Alt Madlitz und Ziebingen
Die Reichsgrafen Finck von Finckenstein, die aus Ostpreußen stammten, am preußischen Königshof in hohen Staatsämtern saßen und seit 1751 auch in der östlichen Mark begütert waren, haben sich, obwohl sie selbst künstlerisch und literarisch so gut wie nicht in Erscheinung traten, durch den Grafen Friedrich Ludwig Karl, der von 1745 bis 1818 lebte, einen würdigen Platz in der Kunst- und Literaturgeschichte der Mark verdient. Dieser Finckenstein nämlich, den Friedrich der Große im Verlauf des sogenannten Müller-Arnold-Prozesses 1779 ungerechtfertigt als Regierungspräsident der Neumark abgesetzt hatte und der auch unter Friedrichs Nachfolgern nicht nach anderen Ämtern strebte, sondern sich seinen Gütern und seinen künstlerischen Interessen widmete, betätigte sich nicht nur als Parkgestalter und Übersetzer altgriechischer Lyrik, sondern auch als Mäzen.

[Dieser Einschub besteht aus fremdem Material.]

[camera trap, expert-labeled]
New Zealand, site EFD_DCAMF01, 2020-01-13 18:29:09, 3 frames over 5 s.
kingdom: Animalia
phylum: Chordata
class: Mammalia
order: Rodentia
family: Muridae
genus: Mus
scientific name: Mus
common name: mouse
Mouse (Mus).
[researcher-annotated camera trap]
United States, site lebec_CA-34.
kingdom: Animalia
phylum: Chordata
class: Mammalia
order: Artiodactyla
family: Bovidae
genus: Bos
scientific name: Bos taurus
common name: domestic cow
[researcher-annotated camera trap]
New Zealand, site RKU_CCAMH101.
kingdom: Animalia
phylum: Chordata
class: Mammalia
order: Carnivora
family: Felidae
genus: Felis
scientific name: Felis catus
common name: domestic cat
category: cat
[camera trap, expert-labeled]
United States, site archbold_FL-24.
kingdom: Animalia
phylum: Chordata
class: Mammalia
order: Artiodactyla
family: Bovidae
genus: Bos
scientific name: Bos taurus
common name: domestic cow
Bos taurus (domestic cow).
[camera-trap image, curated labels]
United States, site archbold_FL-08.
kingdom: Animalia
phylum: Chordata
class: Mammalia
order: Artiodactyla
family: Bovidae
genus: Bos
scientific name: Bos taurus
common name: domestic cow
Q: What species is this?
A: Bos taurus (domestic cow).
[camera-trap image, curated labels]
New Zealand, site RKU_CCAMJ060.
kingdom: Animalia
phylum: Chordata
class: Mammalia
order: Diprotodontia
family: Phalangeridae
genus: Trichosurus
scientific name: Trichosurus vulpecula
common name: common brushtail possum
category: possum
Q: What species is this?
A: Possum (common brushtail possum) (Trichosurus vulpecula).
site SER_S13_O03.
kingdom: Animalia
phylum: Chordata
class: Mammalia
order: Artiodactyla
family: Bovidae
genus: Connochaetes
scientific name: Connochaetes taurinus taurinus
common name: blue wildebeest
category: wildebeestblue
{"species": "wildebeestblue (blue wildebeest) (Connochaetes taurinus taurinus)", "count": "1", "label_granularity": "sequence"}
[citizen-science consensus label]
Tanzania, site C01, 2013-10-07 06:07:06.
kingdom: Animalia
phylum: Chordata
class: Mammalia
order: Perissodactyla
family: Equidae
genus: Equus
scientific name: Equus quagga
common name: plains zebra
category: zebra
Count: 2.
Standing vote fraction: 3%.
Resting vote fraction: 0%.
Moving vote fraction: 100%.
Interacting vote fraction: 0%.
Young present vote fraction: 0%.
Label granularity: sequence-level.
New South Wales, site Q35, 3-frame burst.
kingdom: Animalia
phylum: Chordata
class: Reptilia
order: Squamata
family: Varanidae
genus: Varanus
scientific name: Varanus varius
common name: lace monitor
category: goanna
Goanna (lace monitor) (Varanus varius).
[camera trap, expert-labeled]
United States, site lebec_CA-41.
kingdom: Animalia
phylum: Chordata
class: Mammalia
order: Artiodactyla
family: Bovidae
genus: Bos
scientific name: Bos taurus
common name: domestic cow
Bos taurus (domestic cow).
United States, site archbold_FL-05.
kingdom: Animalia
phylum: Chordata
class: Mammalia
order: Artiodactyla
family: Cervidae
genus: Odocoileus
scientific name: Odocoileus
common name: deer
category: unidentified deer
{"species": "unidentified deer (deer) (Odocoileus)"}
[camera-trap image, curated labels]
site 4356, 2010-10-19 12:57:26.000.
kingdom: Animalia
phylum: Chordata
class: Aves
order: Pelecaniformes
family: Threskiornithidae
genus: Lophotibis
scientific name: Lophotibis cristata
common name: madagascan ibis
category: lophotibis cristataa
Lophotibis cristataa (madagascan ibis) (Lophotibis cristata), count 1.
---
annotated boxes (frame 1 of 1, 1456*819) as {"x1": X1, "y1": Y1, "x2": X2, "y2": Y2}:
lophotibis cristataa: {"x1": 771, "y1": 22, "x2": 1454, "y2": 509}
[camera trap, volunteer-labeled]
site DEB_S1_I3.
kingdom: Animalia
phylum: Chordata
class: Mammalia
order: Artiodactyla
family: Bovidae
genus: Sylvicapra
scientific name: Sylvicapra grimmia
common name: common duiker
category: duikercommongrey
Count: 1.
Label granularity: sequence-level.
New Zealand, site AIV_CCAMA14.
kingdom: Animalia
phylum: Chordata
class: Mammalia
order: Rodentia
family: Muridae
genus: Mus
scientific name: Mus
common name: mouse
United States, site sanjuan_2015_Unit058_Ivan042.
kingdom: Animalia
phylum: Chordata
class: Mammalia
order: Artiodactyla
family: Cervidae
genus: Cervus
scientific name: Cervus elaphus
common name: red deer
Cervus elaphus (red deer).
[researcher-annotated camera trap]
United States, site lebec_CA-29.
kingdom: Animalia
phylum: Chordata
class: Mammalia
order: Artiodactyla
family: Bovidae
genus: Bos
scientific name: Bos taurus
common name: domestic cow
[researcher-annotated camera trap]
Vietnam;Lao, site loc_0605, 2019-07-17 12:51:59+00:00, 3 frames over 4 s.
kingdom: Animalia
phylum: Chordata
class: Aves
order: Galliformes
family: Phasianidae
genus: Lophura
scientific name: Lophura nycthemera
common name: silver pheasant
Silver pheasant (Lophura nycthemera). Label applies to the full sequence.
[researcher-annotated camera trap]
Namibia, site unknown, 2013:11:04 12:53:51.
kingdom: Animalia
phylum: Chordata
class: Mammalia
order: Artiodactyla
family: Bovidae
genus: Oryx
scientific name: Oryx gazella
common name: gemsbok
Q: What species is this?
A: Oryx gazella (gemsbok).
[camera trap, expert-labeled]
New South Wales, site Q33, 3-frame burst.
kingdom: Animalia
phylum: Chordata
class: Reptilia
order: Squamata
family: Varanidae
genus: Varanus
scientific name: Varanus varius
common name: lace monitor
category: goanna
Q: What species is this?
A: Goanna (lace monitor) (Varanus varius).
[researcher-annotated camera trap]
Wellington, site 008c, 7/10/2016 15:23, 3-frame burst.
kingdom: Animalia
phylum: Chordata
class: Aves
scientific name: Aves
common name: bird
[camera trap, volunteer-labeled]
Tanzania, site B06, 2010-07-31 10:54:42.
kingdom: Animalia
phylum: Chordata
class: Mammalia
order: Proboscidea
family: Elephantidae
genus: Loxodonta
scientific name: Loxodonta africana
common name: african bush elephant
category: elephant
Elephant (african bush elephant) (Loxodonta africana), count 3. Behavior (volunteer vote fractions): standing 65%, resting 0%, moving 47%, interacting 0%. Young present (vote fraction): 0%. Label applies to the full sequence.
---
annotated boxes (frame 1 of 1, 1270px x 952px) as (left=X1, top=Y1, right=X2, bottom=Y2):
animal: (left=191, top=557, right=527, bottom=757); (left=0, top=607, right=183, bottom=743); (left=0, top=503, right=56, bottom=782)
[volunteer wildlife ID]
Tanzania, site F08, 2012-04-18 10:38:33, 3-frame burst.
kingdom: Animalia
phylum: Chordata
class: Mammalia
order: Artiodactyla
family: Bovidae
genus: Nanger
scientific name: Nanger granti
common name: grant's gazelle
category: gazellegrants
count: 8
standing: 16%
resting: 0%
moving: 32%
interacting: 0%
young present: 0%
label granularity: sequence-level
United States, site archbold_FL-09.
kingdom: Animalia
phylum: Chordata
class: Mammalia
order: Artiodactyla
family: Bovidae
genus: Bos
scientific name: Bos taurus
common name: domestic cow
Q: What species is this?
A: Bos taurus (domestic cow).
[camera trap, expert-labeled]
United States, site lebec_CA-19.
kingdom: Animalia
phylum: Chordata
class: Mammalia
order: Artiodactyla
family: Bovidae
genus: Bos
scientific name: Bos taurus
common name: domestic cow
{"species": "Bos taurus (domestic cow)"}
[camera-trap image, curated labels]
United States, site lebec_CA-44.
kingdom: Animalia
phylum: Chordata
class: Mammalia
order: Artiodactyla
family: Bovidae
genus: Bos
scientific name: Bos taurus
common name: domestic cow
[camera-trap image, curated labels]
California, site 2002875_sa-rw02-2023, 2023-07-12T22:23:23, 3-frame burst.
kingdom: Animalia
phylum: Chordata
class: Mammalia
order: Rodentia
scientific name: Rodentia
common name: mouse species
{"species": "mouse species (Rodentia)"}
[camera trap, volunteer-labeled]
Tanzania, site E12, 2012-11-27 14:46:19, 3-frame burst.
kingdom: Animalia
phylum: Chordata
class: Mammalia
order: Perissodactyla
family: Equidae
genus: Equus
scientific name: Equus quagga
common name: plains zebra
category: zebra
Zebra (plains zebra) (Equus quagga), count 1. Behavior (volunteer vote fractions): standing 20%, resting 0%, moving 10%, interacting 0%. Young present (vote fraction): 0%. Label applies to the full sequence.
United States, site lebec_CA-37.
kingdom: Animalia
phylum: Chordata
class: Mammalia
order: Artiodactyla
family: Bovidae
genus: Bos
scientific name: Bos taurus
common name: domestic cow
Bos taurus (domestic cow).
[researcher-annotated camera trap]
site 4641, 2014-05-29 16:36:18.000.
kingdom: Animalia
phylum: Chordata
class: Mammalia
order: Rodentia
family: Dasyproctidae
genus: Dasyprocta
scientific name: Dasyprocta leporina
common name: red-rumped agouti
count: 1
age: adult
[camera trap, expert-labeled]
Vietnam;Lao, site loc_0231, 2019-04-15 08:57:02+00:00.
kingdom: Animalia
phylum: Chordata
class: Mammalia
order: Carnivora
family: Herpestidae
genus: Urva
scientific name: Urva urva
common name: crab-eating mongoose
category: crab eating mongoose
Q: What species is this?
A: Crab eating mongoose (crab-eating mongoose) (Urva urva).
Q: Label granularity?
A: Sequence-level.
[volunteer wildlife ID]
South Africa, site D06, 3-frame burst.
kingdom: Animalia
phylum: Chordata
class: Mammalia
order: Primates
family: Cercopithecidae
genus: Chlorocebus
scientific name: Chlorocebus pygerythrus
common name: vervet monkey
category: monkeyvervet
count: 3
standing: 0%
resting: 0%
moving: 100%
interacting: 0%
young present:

Ludwig Tieck, der mit seiner Familie von der Schriftstellerei nicht hätte leben können, brachte er für mehr als fünfzehn Jahre in Ziebingen unter. Er war, wie Tieck, von den neu entdeckten Minnesängern und dem Nibelungenlied begeistert, liebte die Literatur des 18. Jahrhunderts, ließ für den bei Kunersdorf gefallenen Ewald von Kleist , dessen "Frühling" er in einer kritischen Ausgabe herausgab, in seinem herrlichen Landschaftspark eine Ehrenpforte errichten. Er holte den begabten Architekten Hans-Christian Genelli nach Madlitz, der für ihn Gartenarchitektur entwarf und Schloß Ziebingen in frühklassizistischem Stil umbaute. Der als Schütz-Lacrimas bekannte romantische Dichter Wilhelm von Schütz heiratete eine seiner Töchter. Er komponierte, musizierte mit seinen zehn Kindern, sang Gluck und Palestrina, und da so viel Kultur und so viele Berühmtheiten andere Berühmtheiten, wie die Humboldts, Schleiermacher, den Philosophen Solger, den Maler Runge und den jungen Eichendorff anzogen, wurden die Finckensteinschen Besitzungen zu einer Art Zentrum der Berliner Romantik - und natürlich auch zum Gegenstand des Klatsches bis nach Jena und Weimar hin.
Denn die gebildeten und kunstliebenden Töchter und Söhne des für alles Kulturelle aufgeschlossene, politisch aber konservativen Grafen, die mit den Ideen der bürgerlichen Intelligenz aufwuchsen, gerieten bei Liebschaften oft in Konflikt mit den Standespflichten, besonders die älteren von ihnen, wie der Sohn und Erbe, Graf Karl, der Rahel Levin liebte und sie enttäuschen mußte, wie Caroline, die ohne Heirat mit Genelli lebte, und Henriette, die ihren geliebten, aber leider schon verheirateten Ludwig Tieck nie verließ.
Etwas von dem Zauber dieser Jahre, die mit dem Tod des Grafen, 1818, zu Ende gingen, ist in Tiecks Erzählungen und in den Gesprächen des "Phantasus" aufbewahrt worden. In Ziebingen, das östlich der Oder liegt, also heute zu Polen gehört und Cybinka heißt, sind Erinnerungen daran nicht mehr zu finden; denn der Schloßbau Genellis, in dessen rundgeformtem Theater Tieck, der gern als Vorleser glänzte, alle Zuhörer entzückte, ist nach einem Brand in den siebziger Jahren nicht mehr vorhanden.